_Tu objetivo_
Retoma el texto sobre la violencia de los "colonos" contra las comunidades miskitas y mayangnas de Nicaragua y continúalo a partir del punto en que termina.

_Fragmento proporcionado_
──────
Los desplazados forzados no sólo han huido a comunidades cercanas, sino a Honduras, al otro lado del río Coco, a las comunidades miskitas catrachas. Para estos indígenas, la frontera entre Nicaragua y Honduras –que es delimitada por este río– no existe, ya que antes todo ese territorio era un solo reino: el de la Moskitia. Sin embargo, con el advenimiento de la pandemia de COVID-19 esa frontera ha sido cerrada. Los miskitos tienen que buscar alternativas de refugio en los mismos lares que acechan los “colonos”. Aunque el ataque de Polo Paiwas en 2015 suena ya a tiempo lejano, lo cierto es que los ataques contra las comunidades no han cesado… en lo que va del año 2020, al menos 10 indígenas han sido asesinados.

No solo el pueblo miskito ha sufrido estos ataques constantes, sino que también los indígenas mayangnas. La incursión más reciente de los “colonos” sucedió este 10 de julio. En la embestida fue asesinado el indígena Simón Palacios Hernández, de 32 años, originario de la comunidad mayagna de Ahsawas. El hombre fue alcanzado por decenas de perdigones de escopeta en su pecho, brazos y rostro. Meses antes, en enero, los “colonos” invadieron la comunidad de Alal, enclavada también en la reserva biosfera de Bosawas. La brutalidad fue superlativa: seis indígenas fueron abatidos y 10 continúan desaparecidos. Las casas y la iglesia de Alal fueron incendiadas... Es una violencia que no se detiene, y su abanico de maldad se diversifica.

Por ejemplo, el 13 de julio el miskito Apolinar Taylor García –habitante de la comunidad de Sangnilaya, Territorio Twi Yahbra– denunció que su hija menor de edad fue raptada por dos colonos. De hecho, en este proceso de desplazamiento forzado, las mujeres han sido el grupo que más ha sido afectado. Las más jóvenes han sido víctimas de intento de violaciones y acoso sexual no solo por parte de los “colonos”, sino en las ciudades donde se refugian. Es huir de un infierno para internarse en otro, como una sucesión de infortunios que no les da tregua.

Son llamados de auxilio que salen desde estas remotas comunidades, con un grado de urgencia permanente al que se suma la crisis humanitaria que provoca el desplazamiento forzado en medio de la pandemia de Coronavirus. Hasta la fecha, y como ha sido la tónica histórica, el Estado de Nicaragua ignora el SOS de los indígenas. A los asesinatos provocados por los “colonos” se suman las muertes por Coronavirus. Hasta el mes de junio, en las comunidades se contabilizaban 124 casos sospechosos de Coronavirus, entre ellos 66 muertes.

Un indígena miskito muestra las heridas de bala en su pierna en la comunidad de Esperanza, Río Wawa. Carlos Herrera | Divergentes.

Un indígena miskito muestra las heridas de bala en su pierna en la comunidad de Esperanza, Río Wawa. Carlos Herrera | Divergentes.

Un niño mira los orificios de proyectiles en su casa tras un ataque de “colonos” en la comunidad de Esperanza. Carlos Herrera | Divergentes.
──────
_Extractos de datos_
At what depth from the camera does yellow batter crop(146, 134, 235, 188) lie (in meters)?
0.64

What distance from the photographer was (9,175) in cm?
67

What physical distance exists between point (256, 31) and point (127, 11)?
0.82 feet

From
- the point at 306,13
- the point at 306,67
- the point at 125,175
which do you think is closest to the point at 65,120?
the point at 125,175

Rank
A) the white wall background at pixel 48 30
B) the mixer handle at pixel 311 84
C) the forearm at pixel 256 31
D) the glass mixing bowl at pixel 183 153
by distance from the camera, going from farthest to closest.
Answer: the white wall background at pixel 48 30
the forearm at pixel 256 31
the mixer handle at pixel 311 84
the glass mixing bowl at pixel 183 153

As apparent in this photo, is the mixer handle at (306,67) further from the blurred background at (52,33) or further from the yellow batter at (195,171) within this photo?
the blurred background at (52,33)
──────
_Respuesta del ejercicio_
Un niño mira los orificios de proyectiles en su casa tras un ataque de “colonos” en la comunidad de Esperanza. Carlos Herrera | Divergentes.

Líderes indígenas levantaron una lista de los desplazados forzados por la violencia. Carlos Herrera | Divergentes.

Líderes indígenas levantaron una lista de los desplazados forzados por la violencia. Carlos Herrera | Divergentes.

Esta mujer y sus hijas huyó a la comunidad hondureña de Pranza a refugiarse. Carlos Herrera | Divergentes.

Esta mujer y sus hijas huyó a la comunidad hondureña de Pranza a refugiarse. Carlos Herrera | Divergentes.

En Klisnak aún llueve y los 113 desplazados de Polo Paiwas se guarecen en las champas que los comunitarios han dejado que instalen como gesto de solidaridad. En realidad es un gesto que se ha extendido casi un quinquenio en Klisnak dado la ocupación de las 12.500 hectáreas que conforman Polo Paiwas, y en la que habitaban las 27 familias desplazadas. Es una situación compleja para Alejandro Guevara y sus ocho hijos.

Algunas de las hectáreas lotificadas por los invasores eran el sostén alimenticio y económico de Guevara. Allí sembraba arroz, frijoles, tubérculos para consumo propio y para vender. Sin embargo, desde que fue expulsado, tiene que pedir permiso a los comunitarios de Klisnak para cosechar en estrechas parcelas, cuyas cosechas apenas alcanzan para saciar el hambre de la numerosa familia de este hombre de 45 años.

“Es fea la cosa porque allá (en Polo Paiwas), lo que quedaba de la cosecha era vendido para tener pesos en la bolsa… aquí es difícil porque tenemos que sembrar cerca de la comunidad y los animales, vacas y cerdos, joden el siembro. No podemos ir más largo a sembrar, porque allí en el monte están los colonos”, dice Guevara.

También es complicado para este indígena porque su vinculación espiritual con la tierra fue quebrantada por el fusil de los “colonos”. Es por esa tierra ancestral, tan preciada por sus recursos naturales, que existe este conflicto violento y que se agravó a partir del año 2007. Un problema que inicia con la invasión ilegal de territorios indígenas, pasa por la violencia desmedida, y ha derivado en el desplazamiento de 3. 008 indígenas, de acuerdo a un informe de CEJUDHCAN.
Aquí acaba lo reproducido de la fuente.